Exercise set:
a) In the post on stem cell research, what did President Obama say scientific research and science policy need to be freed from?
b) Write a continuation of the post on stem cell research and science thought, beginning after its final heading.

Saturday, March 14, 2009

STEM CELL RESEARCH AND SCIENCE THOUGHT


STEM CELL RESEARCH

Science and its role are in the news yet again with the recent directives by President Obama on stem cell research. He spoke about the need for scientific research and science policy to be freed from “ideology”.

In announcing his policy on federal funding of stem cell research, President Obama inadvertently cast a bright light on a dangerous temptation in science policy that ought to give Americans pause.

What you think of his policy depends on what you think of the moral status of embryos. If (as modern biology informs us) conception initiates a human life, and if (as the Declaration of Independence asserts) every human life is equally deserving of some minimal protections, government support for the destruction of human embryos for research raises profound moral problems. But if you think an embryo is not quite a person, or that its immaturity or inability to suffer pain or its other qualities mean that destroying an embryo does not amount to taking a life, the promise of stem cell science might well outweigh any doubts. Read the rest........

NEIL POSTMAN AND "SCIENTISM".

Data extract:
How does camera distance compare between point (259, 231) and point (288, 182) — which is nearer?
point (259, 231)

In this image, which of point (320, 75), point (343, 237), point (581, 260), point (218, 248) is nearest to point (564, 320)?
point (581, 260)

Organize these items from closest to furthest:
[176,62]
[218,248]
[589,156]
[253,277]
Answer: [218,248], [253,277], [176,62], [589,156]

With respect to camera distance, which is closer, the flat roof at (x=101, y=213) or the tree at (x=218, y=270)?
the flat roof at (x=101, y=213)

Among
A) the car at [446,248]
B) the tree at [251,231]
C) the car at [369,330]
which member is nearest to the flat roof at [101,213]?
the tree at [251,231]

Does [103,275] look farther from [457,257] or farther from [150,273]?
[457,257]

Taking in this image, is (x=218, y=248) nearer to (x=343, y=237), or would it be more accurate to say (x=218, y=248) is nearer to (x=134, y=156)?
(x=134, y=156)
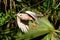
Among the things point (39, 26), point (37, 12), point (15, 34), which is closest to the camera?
point (39, 26)

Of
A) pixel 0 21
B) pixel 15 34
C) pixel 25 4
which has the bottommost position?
pixel 15 34

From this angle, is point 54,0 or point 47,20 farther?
point 54,0

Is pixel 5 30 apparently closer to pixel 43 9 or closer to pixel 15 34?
pixel 15 34

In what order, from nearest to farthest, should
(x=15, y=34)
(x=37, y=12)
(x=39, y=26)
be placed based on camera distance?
(x=39, y=26) < (x=15, y=34) < (x=37, y=12)

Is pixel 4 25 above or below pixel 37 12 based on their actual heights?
below

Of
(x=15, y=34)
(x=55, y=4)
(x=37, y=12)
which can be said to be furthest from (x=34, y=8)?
(x=15, y=34)

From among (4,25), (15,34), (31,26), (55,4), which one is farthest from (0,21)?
(55,4)
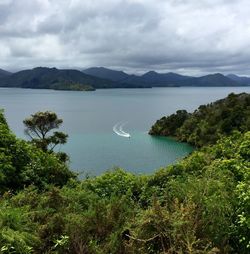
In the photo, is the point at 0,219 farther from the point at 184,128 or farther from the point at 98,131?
the point at 98,131

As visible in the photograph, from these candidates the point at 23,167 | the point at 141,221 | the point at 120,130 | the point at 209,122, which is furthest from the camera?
the point at 120,130

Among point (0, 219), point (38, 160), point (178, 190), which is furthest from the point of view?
point (38, 160)

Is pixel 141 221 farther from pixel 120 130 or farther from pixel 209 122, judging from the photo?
pixel 120 130

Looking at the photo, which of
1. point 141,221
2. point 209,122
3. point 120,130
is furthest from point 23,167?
point 120,130

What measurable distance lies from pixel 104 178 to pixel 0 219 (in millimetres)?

Responses per task:
a) From "ideology."

b)
But the dream for a science free from ideology is an illusion—in fact, it is itself an ideology. As the late agnostic Neil Postman explains in his 1992 classic, Technopoly: The Surrender of Culture to Technology, such a dream is better called Scientism:

It is not merely the misapplication of techniques such as quantification to questions where numbers have nothing to say; not merely the confusion of the material and social realms of human experience; not merely the claim of social researchers to be applying the aims and procedures of natural science to the human world.

Scientism is all of these, but something profoundly more. It is the desperate hope, and wish, and ultimately the illusory belief that some standardized set of procedures called “science” can provide us with an unimpeachable source of moral authority, a suprahuman basis for answers to questions like “What is life, and when, and why?” “Why is death, and suffering?” “What is right and wrong to do?”